Re: [PATCH v2 0/5] Introduce memcg_stock_pcp remote draining

From: Roman Gushchin
Date: Wed Feb 08 2023 - 14:24:25 EST


On Tue, Feb 07, 2023 at 12:18:01AM -0300, Leonardo Brás wrote:
> On Sun, 2023-02-05 at 11:49 -0800, Roman Gushchin wrote:
> > Hi Leonardo!
>
> Hello Roman,
> Thanks a lot for replying!
>
> >
> > > Yes, but we are exchanging an "always schedule_work_on()", which is a kind of
> > > contention, for a "sometimes we hit spinlock contention".
> > >
> > > For the spinlock proposal, on the local cpu side, the *worst case* contention
> > > is:
> > > 1 - wait the spin_unlock() for a complete <percpu cache drain process>,
> > > 2 - wait a cache hit for local per-cpu cacheline 
> > >
> > > What is current implemented (schedule_work_on() approach), for the local
> > > cpu side there is *always* this contention:
> > > 1 - wait for a context switch,
> > > 2 - wait a cache hit from it's local per-cpu cacheline,
> > > 3 - wait a complete <percpu cache drain process>, 
> > > 4 - then for a new context switch to the current thread.
> >
> > I think both Michal and me are thinking of a more generic case in which the cpu
> > is not exclusively consumed by 1 special process, so that the draining work can
> > be executed during an idle time. In this case the work is basically free.
>
> Oh, it makes sense.
> But in such scenarios, wouldn't the same happens to spinlocks?
>
> I mean, most of the contention with spinlocks only happens if the remote cpu is
> trying to drain the cache while the local cpu happens to be draining/charging,
> which is quite rare due to how fast the local cpu operations are.
>
> Also, if the cpu has some idle time, using a little more on a possible spinlock
> contention should not be a problem. Right?
>
> >
> > And the introduction of a spin_lock() on the hot path is what we're are concerned
> > about. I agree, that on some hardware platforms it won't be that expensive, 
> >
>
> IIRC most hardware platforms with multicore supported by the kernel should have
> the same behavior, since it's better to rely on cache coherence than locking the
> memory bus.

• Data
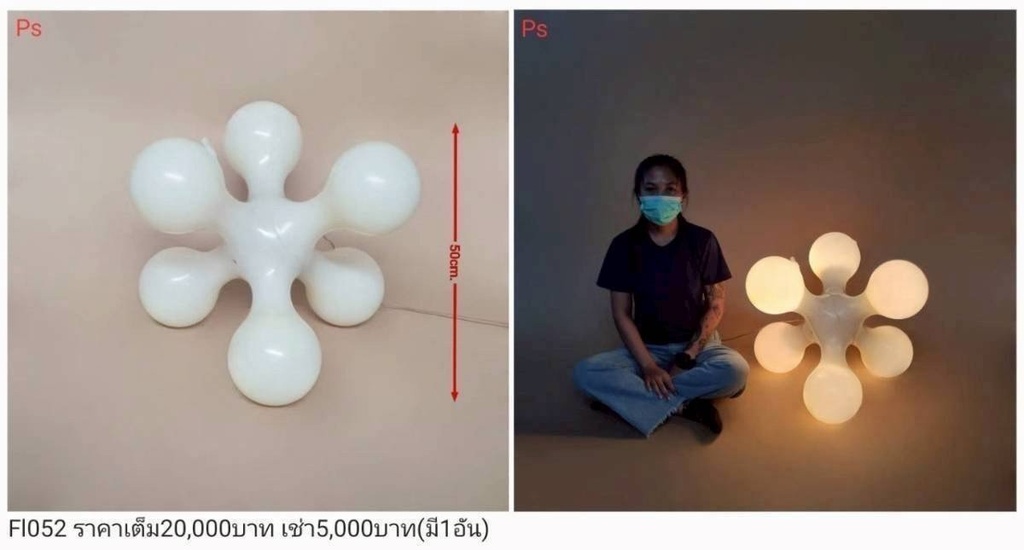 花瓣形台灯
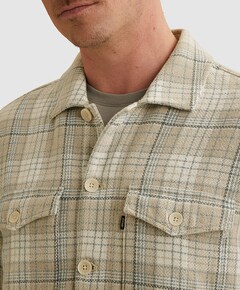 Heren overshirt beige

• Problem A
Print the passage of the mailing list reply on memcg_stock_pcp remote draining starting at "From: Roman Gushchin" and ending at "lot for replying!".
• Problem B
Write the next part of the mailing list reply on memcg_stock_pcp remote draining, picking up right after its final sentence.
The data shown above has no connection to the mailing list reply on memcg_stock_pcp remote draining.

• Response area A
From: Roman Gushchin
Date: Wed Feb 08 2023 - 14:24:25 EST


On Tue, Feb 07, 2023 at 12:18:01AM -0300, Leonardo Brás wrote:
> On Sun, 2023-02-05 at 11:49 -0800, Roman Gushchin wrote:
> > Hi Leonardo!
>
> Hello Roman,
> Thanks a lot for replying!

• Response area B
>
> For instance, the other popular architectures supported by Linux use the LR/SC
> strategy for atomic operations (tested on ARM, POWER, RISCV) and IIRC the
> LoadReserve slow part waits for the cacheline exclusivity, which is already
> already exclusive in this perCPU structure.
>
>
> > but in general not having any spinlocks is so much better.
>
> I agree that spinlocks may bring contention, which is not ideal in many cases.
> In this case, though, it may not be a big issue, due to very rare remote access
> in the structure, for the usual case (non-pre-OOMCG)

Hi Leonardo!

I made a very simple test: replaced pcp local_lock with a spinlock and ran
a very simple kernel memory accounting benchmark (attached below) on
my desktop pc (Intel Core i9-7940X).

Original (3 attempts):
81341 us
80973 us
81258 us

Patched (3 attempts):
99918 us
100220 us
100291 us

This is without any contention and without CONFIG_LOCKDEP.

Thanks!

--

diff --git a/mm/memcontrol.c b/mm/memcontrol.c
index 49f67176a1a2..bafd3cde4507 100644
--- a/mm/memcontrol.c
+++ b/mm/memcontrol.c
@@ -6563,6 +6563,37 @@ static int memory_stat_show(struct seq_file *m, void *v)
return 0;
}

+static int memory_alloc_test(struct seq_file *m, void *v)
+{
+ unsigned long i, j;
+ void **ptrs;
+ ktime_t start, end;
+ s64 delta, min_delta = LLONG_MAX;
+
+ ptrs = kvmalloc(sizeof(void *) * 1024 * 1024, GFP_KERNEL);
+ if (!ptrs)
+ return -ENOMEM;
+
+ for (j = 0; j < 100; j++) {
+ start = ktime_get();
+ for (i = 0; i < 1024 * 1024; i++)
+ ptrs[i] = kmalloc(8, GFP_KERNEL_ACCOUNT);
+ end = ktime_get();
+
+ delta = ktime_us_delta(end, start);
+ if (delta < min_delta)
+ min_delta = delta;
+
+ for (i = 0; i < 1024 * 1024; i++)
+ kfree(ptrs[i]);
+ }
+
+ kvfree(ptrs);
+ seq_printf(m, "%lld us\n", min_delta);
+
+ return 0;
+}
+
#ifdef CONFIG_NUMA
static inline unsigned long lruvec_page_state_output(struct lruvec *lruvec,
int item)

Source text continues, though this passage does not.